Tasks to complete:
1. From the condenser passage, return the text between "Thus refrigeration is" and "of the condenser.", inclusive.
2. Rewrite the paragraph of the condenser passage that begins "The condensing temperature must be higher" as a short bulleted list that keeps its main facts.

Passage:
--- START ---

Thus refrigeration is the moving of heat from a place where it is not wanted to a place where it is unobjectionable. The evaporator that was discussed in the previous chapter absorbs the heat, the compressor moves it and the condenser is the door through which the unwanted heat flows out of the refrigeration system.

Hence, like the evaporator, the condenser is a heat exchanger and the same heat transfer laws apply.

Condenser load Condensers receive superheated refrigerant vapour from the compressor, remove the superheat and then condense or liquefy it.

It is the point where the heat and work input into the system are removed. In other words, all the heat absorbed in the evaporator, plus the heat equivalent of the work required for compression, is removed from the refrigerant by means of the condenser.

Condensing media The two basic media to which condensers reject their heat are air and water, depending on the type of condenser. These two media are used because they are available in sufficient quantities and are normally cheap, easy to handle, not dangerous and their normal temperature range is satisfactory to condense refrigerant vapours.

The method of heat exchange is the basis of equipment classification which is as follows:

• Air-cooled condensers

• Water-cooled condensers

Air-cooled condensers Requirements In air-cooled condensers the heat is rejected directly to the air by sensible heat transfer. This system is becoming more and more popular because of its simplicity, its low maintenance requirements and the fact that it does not need water. The disadvantage of the air-cooled condenser is that it usually necessitates higher condensing temperatures and if the condenser is far from the compressor, long refrigerant lines are required.

All the heat given off by the condensing refrigerant increases the air temperature. Hence the temperature increase of the air can be calculated from the basic heat equation.

The temperature of the air entering the condenser is fixed by the selected maximum ambient dry bulb temperature in

the area where the condenser is installed.

It is important that the condenser is rated for this temperature, especially for process cooling application.

Entering air temperatures that are higher than expected will quickly cause higher than design head pressures and possible compressor cut-outs, usually when it can least be tolerated.

Congested or unusual locations may, due to air recirculation or extra heat sources, result in entering air temperatures higher than general ambient.

The condensing temperature must be higher than the entering air temperature for heat transfer to take place. This temperature difference for normal application ranges from 8-20K. The air quantity passing over the air-cooled condenser varies between 75 and 150l per second per kW. This will produce an air temperature difference between 13K and 15K. Condensing temperatures for commercial applications of 40-50 ° C will normally result in an economical selection.( Condensing temperature for ammonia should not be above approximately 35 ° C.)

The final selection of the condenser will be based on price, operating cost, size and noise considerations and is usually done by the manufacturer or the sales organisation.

--- END ---

Given data:
--- START ---

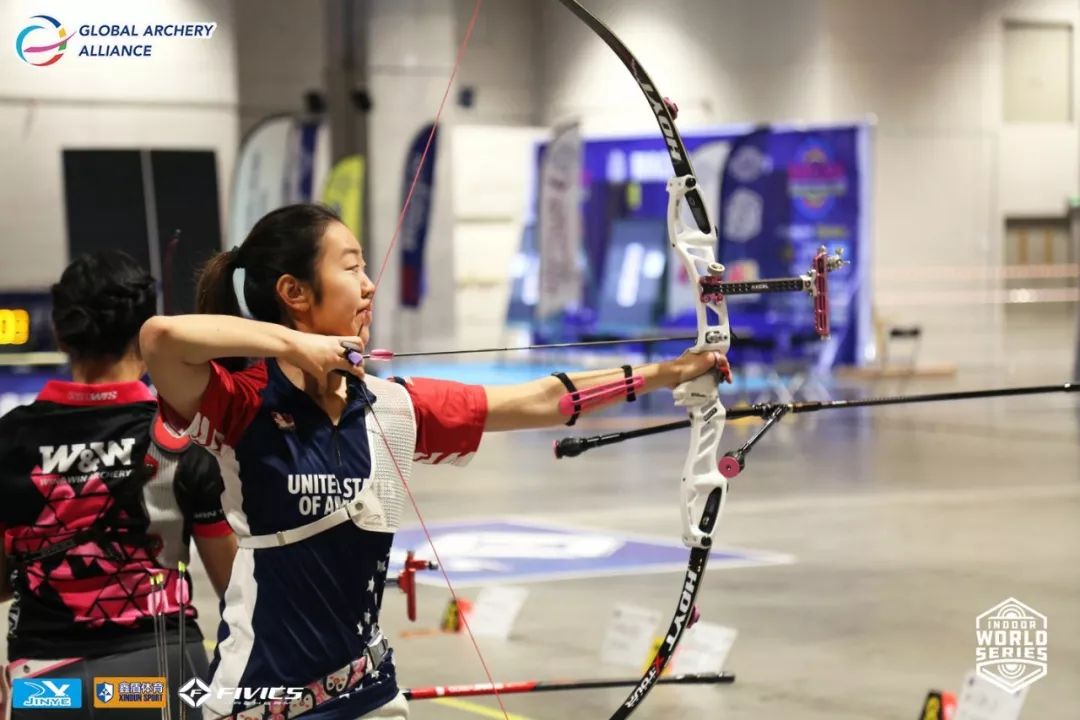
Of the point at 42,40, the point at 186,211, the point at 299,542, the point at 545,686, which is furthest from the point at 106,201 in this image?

--- END ---

Results for the exercise:
1.
Thus refrigeration is the moving of heat from a place where it is not wanted to a place where it is unobjectionable. The evaporator that was discussed in the previous chapter absorbs the heat, the compressor moves it and the condenser is the door through which the unwanted heat flows out of the refrigeration system.

Hence, like the evaporator, the condenser is a heat exchanger and the same heat transfer laws apply.

Condenser load Condensers receive superheated refrigerant vapour from the compressor, remove the superheat and then condense or liquefy it.

It is the point where the heat and work input into the system are removed. In other words, all the heat absorbed in the evaporator, plus the heat equivalent of the work required for compression, is removed from the refrigerant by means of the condenser.

2.
- The condensing temperature must be higher than the entering air temperature for heat transfer to take place. For normal application, this difference ranges from 8–20K.
- Between 75 and 150 l of air per second per kW passes over an air-cooled condenser. This produces an air temperature difference of 13–15K.
- Commercial condensing temperatures of 40–50 °C normally result in an economical selection.
- For ammonia, the condensing temperature should not be above approximately 35 °C.